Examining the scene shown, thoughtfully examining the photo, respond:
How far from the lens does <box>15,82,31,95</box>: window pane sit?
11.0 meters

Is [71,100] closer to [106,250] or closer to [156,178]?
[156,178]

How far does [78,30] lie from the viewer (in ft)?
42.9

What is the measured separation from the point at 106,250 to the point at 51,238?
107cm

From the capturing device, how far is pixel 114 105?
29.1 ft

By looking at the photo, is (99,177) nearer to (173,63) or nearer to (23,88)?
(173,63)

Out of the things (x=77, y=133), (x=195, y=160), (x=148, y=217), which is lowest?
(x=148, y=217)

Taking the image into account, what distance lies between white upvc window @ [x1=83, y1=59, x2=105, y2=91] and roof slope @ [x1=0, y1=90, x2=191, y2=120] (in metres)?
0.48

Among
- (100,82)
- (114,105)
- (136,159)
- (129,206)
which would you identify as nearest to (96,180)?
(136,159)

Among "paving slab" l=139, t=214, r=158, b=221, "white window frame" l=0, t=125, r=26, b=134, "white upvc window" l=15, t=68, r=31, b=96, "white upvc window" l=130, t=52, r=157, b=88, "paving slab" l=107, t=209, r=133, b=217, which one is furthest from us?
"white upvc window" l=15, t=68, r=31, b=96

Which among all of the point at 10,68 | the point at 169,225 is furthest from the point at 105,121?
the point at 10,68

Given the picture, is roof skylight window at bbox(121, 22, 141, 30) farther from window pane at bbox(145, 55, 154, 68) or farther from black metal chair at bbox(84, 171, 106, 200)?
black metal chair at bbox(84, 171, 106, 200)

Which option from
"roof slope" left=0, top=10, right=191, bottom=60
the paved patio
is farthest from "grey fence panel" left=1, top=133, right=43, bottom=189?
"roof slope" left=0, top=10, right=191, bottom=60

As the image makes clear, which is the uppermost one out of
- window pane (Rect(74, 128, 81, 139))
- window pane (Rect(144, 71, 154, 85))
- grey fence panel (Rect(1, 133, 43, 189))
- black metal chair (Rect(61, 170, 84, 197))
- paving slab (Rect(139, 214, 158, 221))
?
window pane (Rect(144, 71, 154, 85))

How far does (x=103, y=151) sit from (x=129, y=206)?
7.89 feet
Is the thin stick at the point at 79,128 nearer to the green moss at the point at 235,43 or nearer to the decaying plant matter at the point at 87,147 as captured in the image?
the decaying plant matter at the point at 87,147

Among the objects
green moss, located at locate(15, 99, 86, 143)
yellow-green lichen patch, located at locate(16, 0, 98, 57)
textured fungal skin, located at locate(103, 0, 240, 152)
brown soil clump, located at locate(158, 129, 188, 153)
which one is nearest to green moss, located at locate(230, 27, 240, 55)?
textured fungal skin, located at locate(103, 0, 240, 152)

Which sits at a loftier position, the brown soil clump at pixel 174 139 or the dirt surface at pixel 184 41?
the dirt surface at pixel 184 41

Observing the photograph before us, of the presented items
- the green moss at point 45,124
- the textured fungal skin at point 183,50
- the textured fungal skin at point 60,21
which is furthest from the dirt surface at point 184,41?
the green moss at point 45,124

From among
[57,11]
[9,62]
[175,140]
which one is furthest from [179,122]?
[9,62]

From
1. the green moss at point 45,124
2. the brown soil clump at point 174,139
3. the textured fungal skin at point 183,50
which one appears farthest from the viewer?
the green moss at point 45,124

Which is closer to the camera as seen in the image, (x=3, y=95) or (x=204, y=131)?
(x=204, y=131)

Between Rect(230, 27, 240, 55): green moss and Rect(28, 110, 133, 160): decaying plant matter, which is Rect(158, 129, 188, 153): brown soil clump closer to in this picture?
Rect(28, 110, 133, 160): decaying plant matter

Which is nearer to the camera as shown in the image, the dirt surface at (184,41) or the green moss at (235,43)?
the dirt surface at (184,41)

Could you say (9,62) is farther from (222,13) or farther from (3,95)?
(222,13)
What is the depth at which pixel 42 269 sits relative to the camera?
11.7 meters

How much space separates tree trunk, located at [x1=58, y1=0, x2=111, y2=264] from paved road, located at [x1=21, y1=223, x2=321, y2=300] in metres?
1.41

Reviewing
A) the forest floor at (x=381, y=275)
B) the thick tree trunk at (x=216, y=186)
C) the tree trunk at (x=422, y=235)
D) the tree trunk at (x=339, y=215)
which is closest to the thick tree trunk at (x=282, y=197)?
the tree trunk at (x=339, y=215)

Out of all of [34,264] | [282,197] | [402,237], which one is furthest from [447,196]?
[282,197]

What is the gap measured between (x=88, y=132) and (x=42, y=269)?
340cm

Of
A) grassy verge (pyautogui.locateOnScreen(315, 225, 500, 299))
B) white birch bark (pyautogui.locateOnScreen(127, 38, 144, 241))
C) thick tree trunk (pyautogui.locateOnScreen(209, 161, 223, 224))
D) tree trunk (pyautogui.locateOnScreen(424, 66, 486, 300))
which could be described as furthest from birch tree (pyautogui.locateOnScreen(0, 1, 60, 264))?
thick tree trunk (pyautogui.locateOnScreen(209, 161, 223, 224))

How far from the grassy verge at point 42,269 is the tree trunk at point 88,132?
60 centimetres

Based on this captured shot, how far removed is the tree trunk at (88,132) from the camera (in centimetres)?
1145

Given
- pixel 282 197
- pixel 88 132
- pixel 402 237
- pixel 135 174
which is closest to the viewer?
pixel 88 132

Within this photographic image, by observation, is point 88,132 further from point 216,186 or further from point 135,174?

***

→ What to do:
Arrange every line of the items above as a JSON list of strings, one string per line, with blank lines omitted.

→ Response to this exercise:
[
  "Examining the scene shown, thoughtfully examining the photo, respond:",
  "How far from the lens does <box>15,82,31,95</box>: window pane sit?",
  "11.0 meters",
  "Is [71,100] closer to [106,250] or closer to [156,178]?",
  "[156,178]",
  "How far does [78,30] lie from the viewer (in ft)?",
  "42.9",
  "What is the measured separation from the point at 106,250 to the point at 51,238?",
  "107cm",
  "From the capturing device, how far is pixel 114 105?",
  "29.1 ft",
  "By looking at the photo, is (99,177) nearer to (173,63) or nearer to (23,88)?",
  "(173,63)",
  "Out of the things (x=77, y=133), (x=195, y=160), (x=148, y=217), which is lowest?",
  "(x=148, y=217)",
  "Taking the image into account, what distance lies between white upvc window @ [x1=83, y1=59, x2=105, y2=91] and roof slope @ [x1=0, y1=90, x2=191, y2=120] (in metres)?",
  "0.48",
  "Among",
  "- (100,82)",
  "- (114,105)",
  "- (136,159)",
  "- (129,206)",
  "which would you identify as nearest to (96,180)?",
  "(136,159)",
  "Among \"paving slab\" l=139, t=214, r=158, b=221, \"white window frame\" l=0, t=125, r=26, b=134, \"white upvc window\" l=15, t=68, r=31, b=96, \"white upvc window\" l=130, t=52, r=157, b=88, \"paving slab\" l=107, t=209, r=133, b=217, which one is furthest from us?",
  "\"white upvc window\" l=15, t=68, r=31, b=96",
  "Which among all of the point at 10,68 | the point at 169,225 is furthest from the point at 105,121?",
  "the point at 10,68",
  "Given the picture, is roof skylight window at bbox(121, 22, 141, 30) farther from window pane at bbox(145, 55, 154, 68) or farther from black metal chair at bbox(84, 171, 106, 200)?",
  "black metal chair at bbox(84, 171, 106, 200)",
  "Which option from",
  "\"roof slope\" left=0, top=10, right=191, bottom=60",
  "the paved patio",
  "is farthest from \"grey fence panel\" left=1, top=133, right=43, bottom=189?",
  "\"roof slope\" left=0, top=10, right=191, bottom=60",
  "As the image makes clear, which is the uppermost one out of",
  "- window pane (Rect(74, 128, 81, 139))",
  "- window pane (Rect(144, 71, 154, 85))",
  "- grey fence panel (Rect(1, 133, 43, 189))",
  "- black metal chair (Rect(61, 170, 84, 197))",
  "- paving slab (Rect(139, 214, 158, 221))",
  "?",
  "window pane (Rect(144, 71, 154, 85))",
  "How far does (x=103, y=151) sit from (x=129, y=206)?",
  "7.89 feet",
  "Is the thin stick at the point at 79,128 nearer to the green moss at the point at 235,43 or nearer to the decaying plant matter at the point at 87,147 as captured in the image?",
  "the decaying plant matter at the point at 87,147",
  "Among the objects",
  "green moss, located at locate(15, 99, 86, 143)",
  "yellow-green lichen patch, located at locate(16, 0, 98, 57)",
  "textured fungal skin, located at locate(103, 0, 240, 152)",
  "brown soil clump, located at locate(158, 129, 188, 153)",
  "which one is nearest to green moss, located at locate(230, 27, 240, 55)?",
  "textured fungal skin, located at locate(103, 0, 240, 152)",
  "Which sits at a loftier position, the brown soil clump at pixel 174 139 or the dirt surface at pixel 184 41?",
  "the dirt surface at pixel 184 41",
  "Observing the photograph before us, of the presented items",
  "- the green moss at point 45,124",
  "- the textured fungal skin at point 183,50",
  "- the textured fungal skin at point 60,21",
  "which is furthest from the dirt surface at point 184,41?",
  "the green moss at point 45,124",
  "From among",
  "[57,11]",
  "[9,62]",
  "[175,140]",
  "which one is furthest from [179,122]?",
  "[9,62]",
  "From",
  "1. the green moss at point 45,124",
  "2. the brown soil clump at point 174,139",
  "3. the textured fungal skin at point 183,50",
  "which one appears farthest from the viewer?",
  "the green moss at point 45,124",
  "Which is closer to the camera as seen in the image, (x=3, y=95) or (x=204, y=131)?",
  "(x=204, y=131)",
  "Between Rect(230, 27, 240, 55): green moss and Rect(28, 110, 133, 160): decaying plant matter, which is Rect(158, 129, 188, 153): brown soil clump closer to in this picture?",
  "Rect(28, 110, 133, 160): decaying plant matter",
  "Which is nearer to the camera as shown in the image, the dirt surface at (184,41) or the green moss at (235,43)?",
  "the dirt surface at (184,41)",
  "Could you say (9,62) is farther from (222,13) or farther from (3,95)?",
  "(222,13)",
  "What is the depth at which pixel 42 269 sits relative to the camera?",
  "11.7 meters",
  "How much space separates tree trunk, located at [x1=58, y1=0, x2=111, y2=264] from paved road, located at [x1=21, y1=223, x2=321, y2=300] in metres?",
  "1.41",
  "Reviewing",
  "A) the forest floor at (x=381, y=275)",
  "B) the thick tree trunk at (x=216, y=186)",
  "C) the tree trunk at (x=422, y=235)",
  "D) the tree trunk at (x=339, y=215)",
  "which is closest to the thick tree trunk at (x=282, y=197)?",
  "the tree trunk at (x=339, y=215)",
  "Out of all of [34,264] | [282,197] | [402,237], which one is furthest from [447,196]?",
  "[282,197]",
  "What is the gap measured between (x=88, y=132) and (x=42, y=269)?",
  "340cm",
  "Of",
  "A) grassy verge (pyautogui.locateOnScreen(315, 225, 500, 299))",
  "B) white birch bark (pyautogui.locateOnScreen(127, 38, 144, 241))",
  "C) thick tree trunk (pyautogui.locateOnScreen(209, 161, 223, 224))",
  "D) tree trunk (pyautogui.locateOnScreen(424, 66, 486, 300))",
  "which could be described as furthest from birch tree (pyautogui.locateOnScreen(0, 1, 60, 264))?",
  "thick tree trunk (pyautogui.locateOnScreen(209, 161, 223, 224))",
  "How far from the grassy verge at point 42,269 is the tree trunk at point 88,132?",
  "60 centimetres",
  "Based on this captured shot, how far removed is the tree trunk at (88,132) from the camera (in centimetres)?",
  "1145",
  "Given",
  "- pixel 282 197",
  "- pixel 88 132",
  "- pixel 402 237",
  "- pixel 135 174",
  "which is closest to the viewer?",
  "pixel 88 132",
  "Within this photographic image, by observation, is point 88,132 further from point 216,186 or further from point 135,174?"
]